This ‘Emergency Floor’ Is Going to Make Life Easier for Millions of Refugees
Tuesday, July 7, 2015
Humanitarian innovation is something of a hot topic, in philanthropic circles. NGOs, governments, and other private and public institutions are trying to find new solutions to the growing number of emergencies taking place in our troubled world: in the last 10 years, the number of people affected by humanitarian crisis has almost doubled.
Large corporations, like IKEA, Deloitte and Ericsson are often working side by side with State actors to improve the refugees’ conditions.

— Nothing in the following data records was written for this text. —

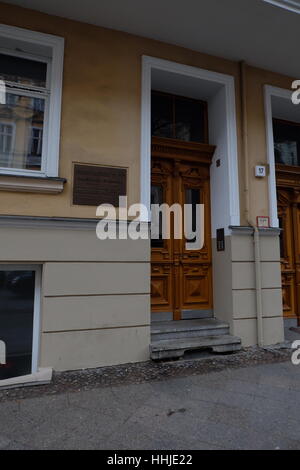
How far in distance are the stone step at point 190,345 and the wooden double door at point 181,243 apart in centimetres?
68

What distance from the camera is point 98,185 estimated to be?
4.47 meters

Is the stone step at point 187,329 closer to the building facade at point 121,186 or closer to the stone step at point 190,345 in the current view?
the stone step at point 190,345

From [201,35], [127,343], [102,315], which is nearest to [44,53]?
[201,35]

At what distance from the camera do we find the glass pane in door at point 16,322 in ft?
13.2

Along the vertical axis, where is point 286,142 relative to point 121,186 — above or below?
above

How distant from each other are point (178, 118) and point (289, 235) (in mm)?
3037

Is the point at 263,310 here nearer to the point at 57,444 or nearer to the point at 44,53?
the point at 57,444

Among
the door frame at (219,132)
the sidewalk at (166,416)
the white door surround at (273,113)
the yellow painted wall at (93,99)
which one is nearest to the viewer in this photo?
the sidewalk at (166,416)

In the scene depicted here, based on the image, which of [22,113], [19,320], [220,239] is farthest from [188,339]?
[22,113]

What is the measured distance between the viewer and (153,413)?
9.88 ft

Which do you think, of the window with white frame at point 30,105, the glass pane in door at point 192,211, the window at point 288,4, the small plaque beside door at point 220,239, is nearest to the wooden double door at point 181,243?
the glass pane in door at point 192,211

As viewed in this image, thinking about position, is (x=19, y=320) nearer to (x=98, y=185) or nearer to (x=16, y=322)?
(x=16, y=322)

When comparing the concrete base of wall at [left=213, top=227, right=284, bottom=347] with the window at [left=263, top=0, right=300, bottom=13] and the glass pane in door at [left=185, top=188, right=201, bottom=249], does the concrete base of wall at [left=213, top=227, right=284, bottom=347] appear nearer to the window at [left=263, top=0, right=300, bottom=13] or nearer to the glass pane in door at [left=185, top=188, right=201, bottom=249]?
the glass pane in door at [left=185, top=188, right=201, bottom=249]

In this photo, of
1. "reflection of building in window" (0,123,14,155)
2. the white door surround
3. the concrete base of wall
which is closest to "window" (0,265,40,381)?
"reflection of building in window" (0,123,14,155)
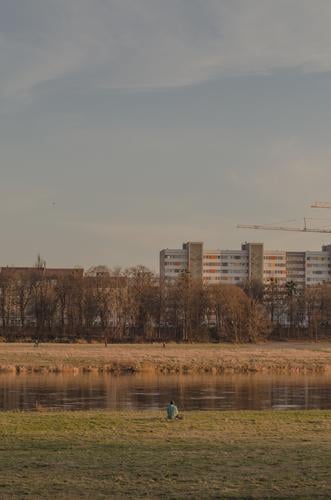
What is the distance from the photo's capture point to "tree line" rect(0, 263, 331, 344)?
13825 centimetres

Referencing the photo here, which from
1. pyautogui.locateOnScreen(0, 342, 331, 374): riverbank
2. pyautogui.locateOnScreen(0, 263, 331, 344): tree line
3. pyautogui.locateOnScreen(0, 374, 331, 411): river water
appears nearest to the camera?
pyautogui.locateOnScreen(0, 374, 331, 411): river water

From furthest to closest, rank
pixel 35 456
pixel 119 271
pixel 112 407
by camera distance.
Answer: pixel 119 271 → pixel 112 407 → pixel 35 456

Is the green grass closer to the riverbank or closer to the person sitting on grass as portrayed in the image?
the person sitting on grass

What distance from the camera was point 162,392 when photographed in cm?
5284

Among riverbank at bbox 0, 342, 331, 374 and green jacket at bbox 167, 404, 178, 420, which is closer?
green jacket at bbox 167, 404, 178, 420

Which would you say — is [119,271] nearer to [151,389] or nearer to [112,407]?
[151,389]

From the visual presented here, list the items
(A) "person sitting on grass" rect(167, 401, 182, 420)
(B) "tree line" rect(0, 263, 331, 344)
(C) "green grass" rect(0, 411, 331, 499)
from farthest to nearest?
(B) "tree line" rect(0, 263, 331, 344) < (A) "person sitting on grass" rect(167, 401, 182, 420) < (C) "green grass" rect(0, 411, 331, 499)

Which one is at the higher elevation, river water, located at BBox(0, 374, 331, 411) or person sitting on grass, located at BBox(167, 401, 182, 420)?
person sitting on grass, located at BBox(167, 401, 182, 420)

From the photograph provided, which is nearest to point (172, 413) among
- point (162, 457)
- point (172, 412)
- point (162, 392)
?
point (172, 412)

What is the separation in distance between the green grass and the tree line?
10125 cm

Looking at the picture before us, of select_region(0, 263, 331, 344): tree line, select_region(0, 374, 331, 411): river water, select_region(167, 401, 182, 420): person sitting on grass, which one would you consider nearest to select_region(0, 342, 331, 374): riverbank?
select_region(0, 374, 331, 411): river water

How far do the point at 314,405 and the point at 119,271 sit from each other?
12153cm

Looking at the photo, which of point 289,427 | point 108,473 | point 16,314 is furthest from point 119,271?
point 108,473

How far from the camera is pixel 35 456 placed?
22.3m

But in this fast changing landscape, there’s also room for smaller projects, that try to address specific needs, like the Emergency Floor.
The brainchild of two graduates of Houston’s Rice University School of Architecture, Scott Austin Key and Sam Brisendine, the Emergency Floor re-purposes shipping pallets, one of the most common materials to be found in temporary camps for refugees, to solve one aspect often overlooked by other shelter solutions: how to ensure people do not have to sleep directly on the ground, exposed not only to the coldness of the soil (in harsh climates), but also to parasitic infections and other diseases that can easily spread if there’s no insulation.
Last year, 38 million refugees fleeing conflict and natural disasters were forced from their homes and hosted in temporary camps where tent-like shelters provide little to no barrier between their families and the soil below.
“No one should have to sleep in the dirt. We believe in the power of design to innovate, we believe we should be actively working to make the world a better place,” Key says.